Within days — after the stock market had cratered more than 12% — Trump announced a 90-day pause on those tariffs. Stocks then saw one of their biggest daily rallies in history following Trump’s reversal.

Investors remember that Trump often de-escalates geopolitical shocks — which is why they’ve seized on positive headlines that hint at progress in peace talks, for example, Seydl said.

“The markets have memory,” Seydl said.

AI stocks and the ‘tech boom’

Traders celebrating at the New York Stock Exchange on April 15, 2026, as the S&P 500 closed above the 7,000 level for the first time.

NYSE

There are other factors underpinning market resilience during wartime, economists said.

One is the investors’ enthusiasm for artificial intelligence and technology stocks, which account for almost half of the S&P 500’s market capitalization, Zandi said.

“Those stocks run on their own dynamic independent of anything, including the war in Iran,” Zandi said. “I think we would have been down a lot more and it would have been harder for us to recover had it not been for the very, very optimistic perspectives on AI.”

We’re in the middle of a “tech boom” — and investors are likely to remain optimistic until they think the tech cycle has run its course, Seydl said.

How to build an investing playbook at record highs

More broadly, stock investors are essentially making a bet on the future earnings growth of a company — and the earnings backdrop has been “pretty solid,” Seydl said.

Consumer spending appears to be stable, for example, economists said. And companies are getting a boost to their after-tax earnings from the GOP’s so-called “big beautiful bill,” which, among other things, made it easier to write off investments upfront and therefore reduce their tax liability, Zandi said.

Going forward

Even if the conflict is short-lived — as the broad market expects — stocks are unlikely to march much higher until it’s clear the U.S. is on the other side of the war and its economic fallout, Zandi said.

If investors are incorrect, and President Trump doesn’t back down or quickly extricate the U.S. from the war, the stock market may see a “full-blown correction” or worse, Zandi said.
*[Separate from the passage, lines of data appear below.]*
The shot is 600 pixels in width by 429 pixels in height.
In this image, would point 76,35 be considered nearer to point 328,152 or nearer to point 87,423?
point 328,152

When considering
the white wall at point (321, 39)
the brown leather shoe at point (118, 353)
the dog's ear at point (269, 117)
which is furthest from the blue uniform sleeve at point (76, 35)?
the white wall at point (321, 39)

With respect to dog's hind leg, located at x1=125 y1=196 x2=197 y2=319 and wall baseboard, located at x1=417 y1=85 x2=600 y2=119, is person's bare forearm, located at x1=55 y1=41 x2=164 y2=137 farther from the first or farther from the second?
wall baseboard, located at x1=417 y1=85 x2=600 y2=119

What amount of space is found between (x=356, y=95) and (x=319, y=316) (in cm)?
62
A stock market correction is a decline of at least 10% from recent highs.

“Everyone thinks they know what the script is,” Zandi said. “Now they just need to follow the script. If they don’t, the market will have some real problems.”

The uncertainty provides yet another example of why the average investor with a long time horizon should stick to their investment plan and ignore the noise, experts said.

“Trying to time the market is very difficult if not impossible for the average investor,” Seydl said. “It’s better to take a long-term perspective and ride out bouts of volatility.”